_ABOUT THIS EXERCISE:_ Rewrite the part of the passage on the death penalty starting with "The step-by-step approach to" and going on through "in twenty-five years.", putting "evidently" in place of "clearly".
Start of QUOTED PASSAGE
In a moratorium, a government’s legislature or head of state makes a pledge that the state will refrain from capital punishment for a period of time, although the death penalty remains on the books as a legal option. At the turn of the millennium, activists against the death penalty were divided between those seeking moratoria and those who would not work for anything less than full abolition. Marazziti favored the step-by-step approach. After the World Coalition was founded, in 2002, he organized a call for a resolution against the death penalty in the United Nations General Assembly, and it passed in December, 2007. (The United States voted against it.) “Although the Resolution was non-binding, it set an international moral standard,” he explained in his book, “asserting that the death penalty was a question of human rights, not just one of internal justice. Capital punishment became an issue for the international community, and not just the ‘good souls’ at the NGO’s.”

The step-by-step approach to ending the death penalty is clearly working, both abroad and in the United States. During the conference in Rome, Marazziti summarized its progress: When the Helsinki Conference on Security and Coöperation in Europe took place, in 1975, sixteen countries had abolished the death penalty. When the Berlin Wall fell, in 1989, thirty-five had done so. In 2016, a hundred and five countries have abolished the death penalty, and another sixty have not used it in a decade. Fewer than thirty countries have carried out executions in the past few years: among them China, Japan, Iran, Iraq, Saudi Arabia, Egypt, Somalia, and the United States. Last year twenty-eight people were executed in the U.S., the lowest number in twenty-five years.
End of QUOTED PASSAGE
Start of PROVIDED DATA
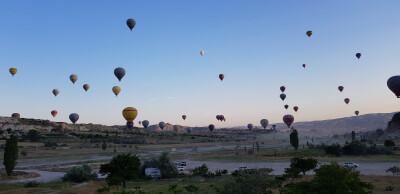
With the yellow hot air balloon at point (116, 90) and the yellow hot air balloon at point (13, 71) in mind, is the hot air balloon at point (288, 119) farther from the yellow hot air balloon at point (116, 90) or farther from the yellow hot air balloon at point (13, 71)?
the yellow hot air balloon at point (13, 71)

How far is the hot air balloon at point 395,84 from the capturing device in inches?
2808

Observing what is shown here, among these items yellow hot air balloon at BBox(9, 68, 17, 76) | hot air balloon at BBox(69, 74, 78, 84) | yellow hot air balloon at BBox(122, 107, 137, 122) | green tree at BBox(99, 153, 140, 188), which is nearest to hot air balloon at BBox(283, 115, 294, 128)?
yellow hot air balloon at BBox(122, 107, 137, 122)

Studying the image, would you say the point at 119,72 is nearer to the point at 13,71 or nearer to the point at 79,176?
the point at 13,71

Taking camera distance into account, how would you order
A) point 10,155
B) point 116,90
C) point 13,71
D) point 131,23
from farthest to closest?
point 13,71 → point 116,90 → point 131,23 → point 10,155

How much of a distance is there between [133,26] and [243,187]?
58.1 metres

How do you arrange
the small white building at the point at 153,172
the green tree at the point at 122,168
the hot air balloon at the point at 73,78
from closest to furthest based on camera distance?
the green tree at the point at 122,168 < the small white building at the point at 153,172 < the hot air balloon at the point at 73,78

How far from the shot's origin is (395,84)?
71625mm

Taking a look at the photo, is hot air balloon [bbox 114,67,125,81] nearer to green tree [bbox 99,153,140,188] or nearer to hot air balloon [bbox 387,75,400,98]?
green tree [bbox 99,153,140,188]

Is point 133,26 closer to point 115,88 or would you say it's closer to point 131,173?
point 115,88

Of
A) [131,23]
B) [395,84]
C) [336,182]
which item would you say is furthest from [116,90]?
[336,182]

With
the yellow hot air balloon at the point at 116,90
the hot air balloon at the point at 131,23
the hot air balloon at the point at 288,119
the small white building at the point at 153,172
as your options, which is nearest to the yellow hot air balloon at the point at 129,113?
the yellow hot air balloon at the point at 116,90

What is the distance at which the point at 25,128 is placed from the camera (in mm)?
147250

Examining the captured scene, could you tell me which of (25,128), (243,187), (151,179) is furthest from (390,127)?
(25,128)

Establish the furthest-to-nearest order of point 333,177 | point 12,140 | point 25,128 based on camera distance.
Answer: point 25,128
point 12,140
point 333,177
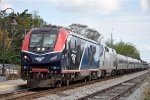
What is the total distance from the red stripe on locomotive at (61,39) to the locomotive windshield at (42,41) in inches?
9.2

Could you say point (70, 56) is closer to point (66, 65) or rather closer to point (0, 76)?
point (66, 65)

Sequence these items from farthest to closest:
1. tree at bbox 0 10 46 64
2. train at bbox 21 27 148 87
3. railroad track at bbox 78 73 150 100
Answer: tree at bbox 0 10 46 64
train at bbox 21 27 148 87
railroad track at bbox 78 73 150 100

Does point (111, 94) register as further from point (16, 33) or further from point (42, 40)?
point (16, 33)

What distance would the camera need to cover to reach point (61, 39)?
22500mm

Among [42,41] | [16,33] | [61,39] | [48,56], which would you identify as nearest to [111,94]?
[48,56]

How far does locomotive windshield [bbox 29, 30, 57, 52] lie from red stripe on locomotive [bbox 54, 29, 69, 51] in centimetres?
23

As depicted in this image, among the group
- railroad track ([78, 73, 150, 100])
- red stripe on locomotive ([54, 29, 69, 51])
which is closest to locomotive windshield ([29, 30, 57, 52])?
red stripe on locomotive ([54, 29, 69, 51])

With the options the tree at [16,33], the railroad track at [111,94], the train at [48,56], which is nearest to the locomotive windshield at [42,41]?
the train at [48,56]

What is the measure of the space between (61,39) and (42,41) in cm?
104

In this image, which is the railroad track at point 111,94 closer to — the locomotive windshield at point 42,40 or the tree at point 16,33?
the locomotive windshield at point 42,40

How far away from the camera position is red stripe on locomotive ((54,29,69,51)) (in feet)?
72.8

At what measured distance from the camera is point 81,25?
122688 mm

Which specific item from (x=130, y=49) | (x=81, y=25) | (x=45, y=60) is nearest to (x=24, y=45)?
(x=45, y=60)

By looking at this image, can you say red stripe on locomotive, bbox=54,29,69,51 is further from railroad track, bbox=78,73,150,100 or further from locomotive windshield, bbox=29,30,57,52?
railroad track, bbox=78,73,150,100
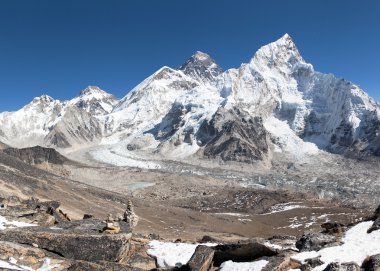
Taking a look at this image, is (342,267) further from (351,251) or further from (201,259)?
(201,259)

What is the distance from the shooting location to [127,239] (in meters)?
19.1

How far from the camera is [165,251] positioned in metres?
20.6

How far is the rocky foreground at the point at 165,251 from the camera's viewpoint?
649 inches

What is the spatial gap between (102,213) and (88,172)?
127 meters

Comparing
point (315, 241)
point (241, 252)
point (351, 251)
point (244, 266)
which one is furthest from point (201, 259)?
point (351, 251)

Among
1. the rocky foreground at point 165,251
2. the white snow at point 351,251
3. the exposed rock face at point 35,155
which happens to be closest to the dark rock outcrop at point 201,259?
the rocky foreground at point 165,251

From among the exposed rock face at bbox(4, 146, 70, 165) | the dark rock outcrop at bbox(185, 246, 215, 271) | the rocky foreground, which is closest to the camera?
the rocky foreground

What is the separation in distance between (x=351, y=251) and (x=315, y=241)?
1797 millimetres

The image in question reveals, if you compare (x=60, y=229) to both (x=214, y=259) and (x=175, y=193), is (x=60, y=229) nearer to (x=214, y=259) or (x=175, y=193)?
(x=214, y=259)

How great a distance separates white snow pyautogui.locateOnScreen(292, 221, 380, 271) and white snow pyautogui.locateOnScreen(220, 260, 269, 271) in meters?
1.34

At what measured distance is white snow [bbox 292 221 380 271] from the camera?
1695 centimetres

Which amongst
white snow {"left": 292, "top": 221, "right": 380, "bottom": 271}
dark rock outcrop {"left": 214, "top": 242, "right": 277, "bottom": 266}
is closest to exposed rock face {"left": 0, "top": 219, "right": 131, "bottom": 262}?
dark rock outcrop {"left": 214, "top": 242, "right": 277, "bottom": 266}

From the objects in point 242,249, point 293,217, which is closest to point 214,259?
point 242,249

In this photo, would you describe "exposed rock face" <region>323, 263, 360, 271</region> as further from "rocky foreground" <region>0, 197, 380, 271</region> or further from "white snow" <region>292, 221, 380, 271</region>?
"white snow" <region>292, 221, 380, 271</region>
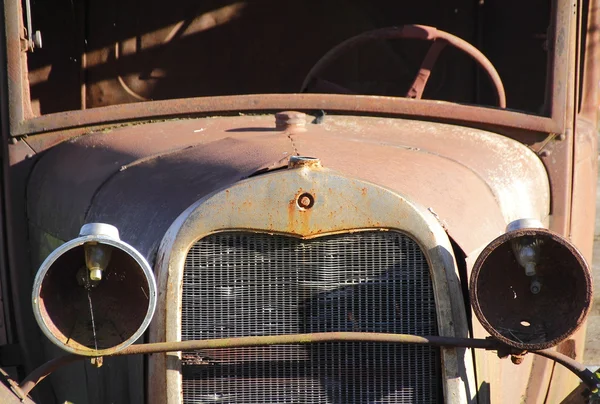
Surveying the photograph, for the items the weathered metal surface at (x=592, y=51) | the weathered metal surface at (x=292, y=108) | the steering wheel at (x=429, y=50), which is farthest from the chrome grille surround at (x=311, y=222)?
the weathered metal surface at (x=592, y=51)

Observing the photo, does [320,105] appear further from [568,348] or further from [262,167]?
[568,348]

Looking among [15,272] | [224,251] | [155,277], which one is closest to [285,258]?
[224,251]

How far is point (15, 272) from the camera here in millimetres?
3586

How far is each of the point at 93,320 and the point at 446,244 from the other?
0.86m

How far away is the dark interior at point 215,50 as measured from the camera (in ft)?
15.0

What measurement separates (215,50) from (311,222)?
2302 mm

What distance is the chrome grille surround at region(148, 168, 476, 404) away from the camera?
2.46 m

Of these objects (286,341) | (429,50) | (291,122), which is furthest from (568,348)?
(286,341)

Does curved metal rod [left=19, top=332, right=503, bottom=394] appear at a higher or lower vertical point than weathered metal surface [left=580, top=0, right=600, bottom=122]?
lower

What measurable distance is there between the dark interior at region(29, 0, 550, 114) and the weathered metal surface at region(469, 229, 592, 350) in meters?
2.17

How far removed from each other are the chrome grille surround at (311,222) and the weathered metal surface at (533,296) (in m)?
0.10

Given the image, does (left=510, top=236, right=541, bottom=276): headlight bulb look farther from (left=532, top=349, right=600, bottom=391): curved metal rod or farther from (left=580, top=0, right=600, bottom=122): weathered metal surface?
(left=580, top=0, right=600, bottom=122): weathered metal surface

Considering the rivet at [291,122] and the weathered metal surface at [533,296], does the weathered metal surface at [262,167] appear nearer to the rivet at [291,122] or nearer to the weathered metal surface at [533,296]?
the rivet at [291,122]

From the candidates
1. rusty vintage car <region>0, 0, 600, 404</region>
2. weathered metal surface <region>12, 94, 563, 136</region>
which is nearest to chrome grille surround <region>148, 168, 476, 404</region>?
rusty vintage car <region>0, 0, 600, 404</region>
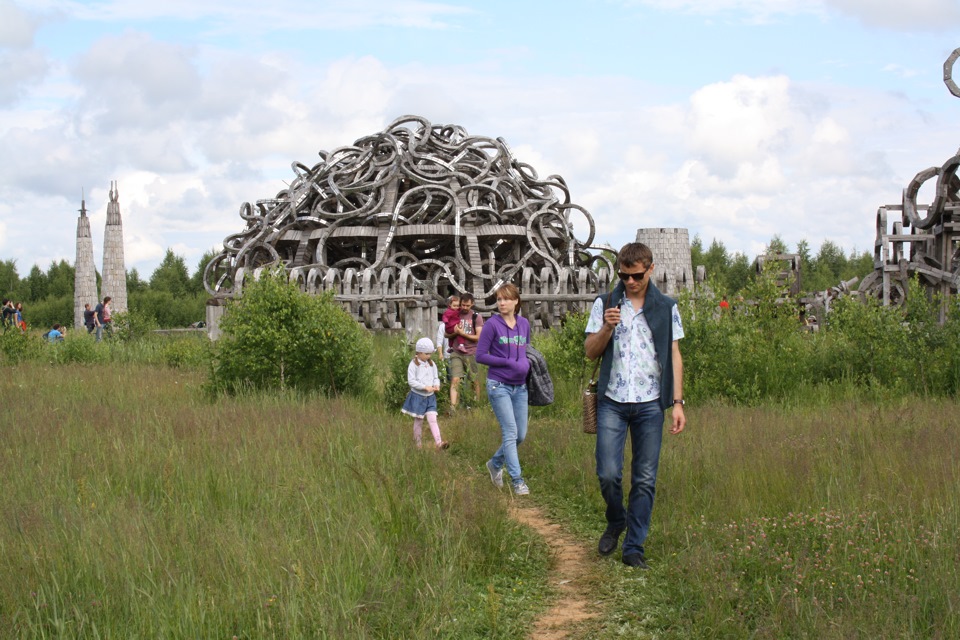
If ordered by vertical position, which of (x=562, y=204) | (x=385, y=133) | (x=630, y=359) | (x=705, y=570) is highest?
(x=385, y=133)

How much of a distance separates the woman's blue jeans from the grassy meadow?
0.29m

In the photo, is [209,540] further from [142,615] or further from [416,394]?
[416,394]

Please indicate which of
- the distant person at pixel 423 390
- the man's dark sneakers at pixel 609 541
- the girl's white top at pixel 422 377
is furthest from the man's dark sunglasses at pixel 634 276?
the girl's white top at pixel 422 377

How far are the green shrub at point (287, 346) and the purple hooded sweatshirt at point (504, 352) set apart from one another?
4820 mm

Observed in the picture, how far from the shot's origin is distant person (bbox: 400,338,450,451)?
966cm

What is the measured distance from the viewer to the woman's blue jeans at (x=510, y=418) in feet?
26.1

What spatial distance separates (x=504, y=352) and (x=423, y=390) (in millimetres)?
1910

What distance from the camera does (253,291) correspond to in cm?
1295

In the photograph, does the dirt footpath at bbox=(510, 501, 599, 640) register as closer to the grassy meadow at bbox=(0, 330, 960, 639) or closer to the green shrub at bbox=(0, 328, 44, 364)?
the grassy meadow at bbox=(0, 330, 960, 639)

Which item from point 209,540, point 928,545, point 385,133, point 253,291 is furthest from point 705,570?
point 385,133

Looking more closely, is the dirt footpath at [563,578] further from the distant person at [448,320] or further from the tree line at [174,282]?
the tree line at [174,282]

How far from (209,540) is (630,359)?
258 centimetres

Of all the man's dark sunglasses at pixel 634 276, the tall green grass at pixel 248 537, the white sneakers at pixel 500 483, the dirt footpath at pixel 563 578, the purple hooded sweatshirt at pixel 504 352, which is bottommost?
the dirt footpath at pixel 563 578

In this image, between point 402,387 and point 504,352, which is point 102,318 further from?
point 504,352
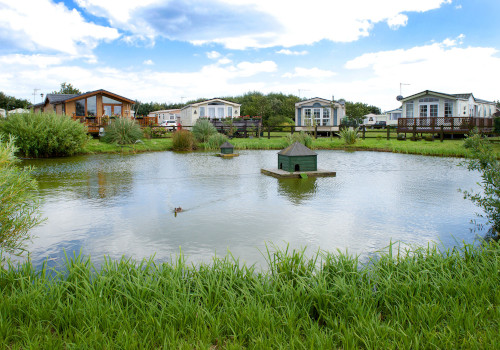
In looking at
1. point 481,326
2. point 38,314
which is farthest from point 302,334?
point 38,314

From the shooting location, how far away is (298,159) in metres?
Answer: 13.2

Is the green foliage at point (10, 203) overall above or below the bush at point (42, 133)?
below

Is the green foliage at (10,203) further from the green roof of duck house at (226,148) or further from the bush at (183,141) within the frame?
the bush at (183,141)

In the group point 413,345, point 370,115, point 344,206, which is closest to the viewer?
point 413,345

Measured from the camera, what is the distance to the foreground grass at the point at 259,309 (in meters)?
3.05

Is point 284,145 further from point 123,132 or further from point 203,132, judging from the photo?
point 123,132

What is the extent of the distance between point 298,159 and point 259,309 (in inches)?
399

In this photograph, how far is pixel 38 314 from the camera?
3.38m

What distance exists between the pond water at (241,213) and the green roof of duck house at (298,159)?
90 centimetres

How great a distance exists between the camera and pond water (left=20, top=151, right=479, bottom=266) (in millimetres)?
5832

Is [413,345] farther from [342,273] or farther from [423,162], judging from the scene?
[423,162]

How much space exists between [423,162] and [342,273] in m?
14.6

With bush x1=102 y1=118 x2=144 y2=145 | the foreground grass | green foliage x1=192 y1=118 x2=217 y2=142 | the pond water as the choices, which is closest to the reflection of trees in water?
the pond water

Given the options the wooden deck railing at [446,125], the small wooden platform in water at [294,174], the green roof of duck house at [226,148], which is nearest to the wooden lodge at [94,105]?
the green roof of duck house at [226,148]
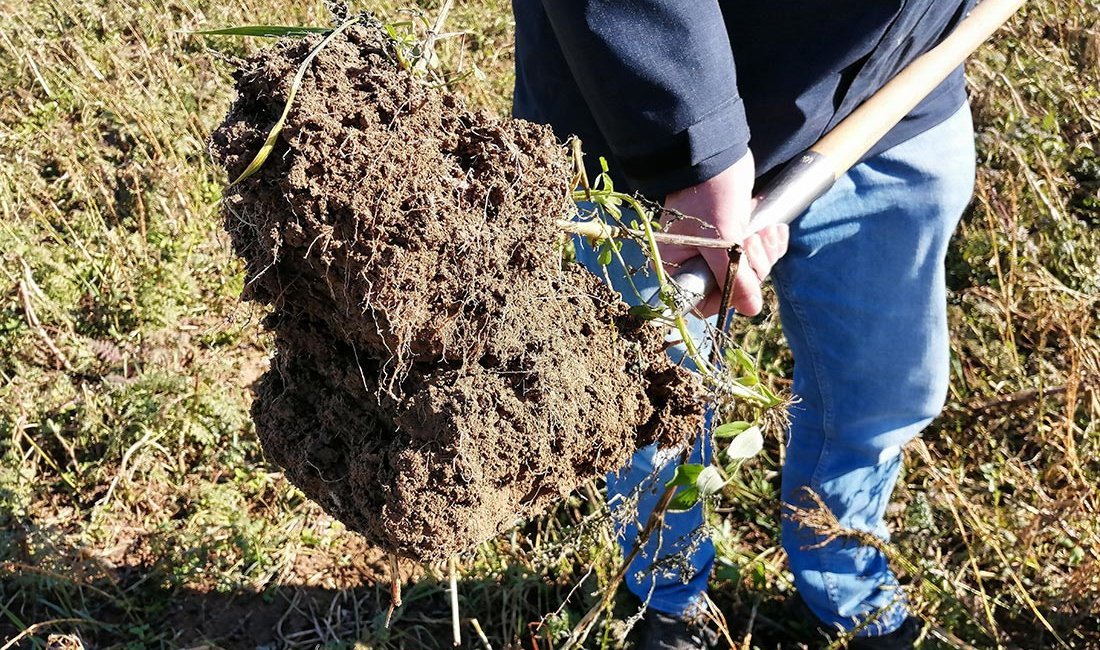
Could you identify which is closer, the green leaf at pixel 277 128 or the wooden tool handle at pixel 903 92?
the green leaf at pixel 277 128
End of PROVIDED DATA
_EXERCISE ANSWER:_
The step-by-step approach to ending the death penalty is evidently working, both abroad and in the United States. During the conference in Rome, Marazziti summarized its progress: When the Helsinki Conference on Security and Coöperation in Europe took place, in 1975, sixteen countries had abolished the death penalty. When the Berlin Wall fell, in 1989, thirty-five had done so. In 2016, a hundred and five countries have abolished the death penalty, and another sixty have not used it in a decade. Fewer than thirty countries have carried out executions in the past few years: among them China, Japan, Iran, Iraq, Saudi Arabia, Egypt, Somalia, and the United States. Last year twenty-eight people were executed in the U.S., the lowest number in twenty-five years.